— EXTRACTED TEXT —
______________________________

1 files changed, 3 insertions, 4 deletions
diff --git a/tensorflow/compiler/xla/service/gpu/nvptx_compiler.cc b/tensorflow/compiler/xla/service/gpu/nvptx_compiler.cc
index f6325b3368..dfdcf1875d 100644
--- a/tensorflow/compiler/xla/service/gpu/nvptx_compiler.cc
+++ b/tensorflow/compiler/xla/service/gpu/nvptx_compiler.cc
@@ -208,10 +208,6 @@ Status OptimizeHloModule(HloModule* hlo_module, se::StreamExecutor* stream_exec,
     pipeline.AddInvariantChecker<HloVerifier>(/*layout_sensitive=*/false,
                                               /*allow_mixed_precision=*/false);
     pipeline.AddPass<CudnnConvolutionRewriter>();
-    // CudnnConvolutionRewriter may add instructions of the form
-    // reverse(constant), which it expects will be simplified by constant
-    // folding.

______________________________

— DATA SECTION —
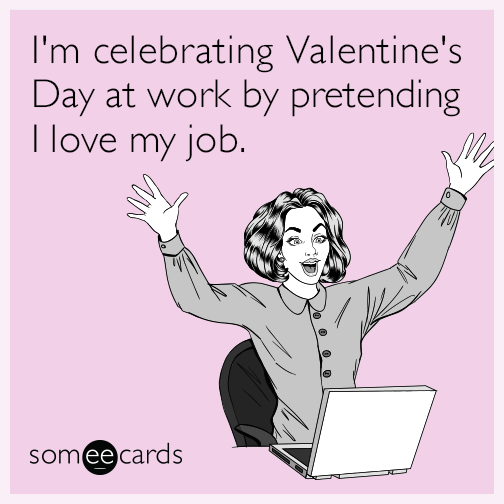 I'm celebrating Valentine's Day at work by pretending I love my job.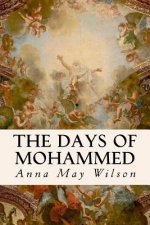 The Days of Mohammed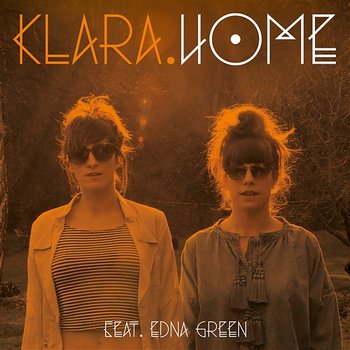 Home - Klára Vytisková feat. Edna Green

______________________________

— WORK ORDER A —
For each statement about the nvptx_compiler.cc diff, answer yes or no and quote the deciding words from the diff: (i) the diff changes more than one file; (ii) the HloVerifier invariant checker is added with layout sensitivity turned off; (iii) the changed lines lie in the function OptimizeHloModule.
— WORK ORDER B —
Write the next lines of the nvptx_compiler.cc diff, beginning after its last line.
The material is separate from the nvptx_compiler.cc diff.

— ANSWER SPACE A —
(i) No: "1 files changed"
(ii) Yes: "/*layout_sensitive=*/false"
(iii) Yes: "Status OptimizeHloModule(HloModule* hlo_module"

— ANSWER SPACE B —
-    pipeline.AddPass<HloConstantFolding>();
     pipeline.AddPass<PadInsertion>();
     if (IsVoltaOrLater(*stream_exec)) {
       pipeline.AddPass<PadForTensorCores>();
@@ -219,6 +215,9 @@ Status OptimizeHloModule(HloModule* hlo_module, se::StreamExecutor* stream_exec,
       // pairs that TupleSimplifier fixes.
       pipeline.AddPass<TupleSimplifier>();
     }
+    // CudnnConvolutionRewriter, PadInsertion and PadForTensorCores may add
+    // instructions which can be simplified by constant folding.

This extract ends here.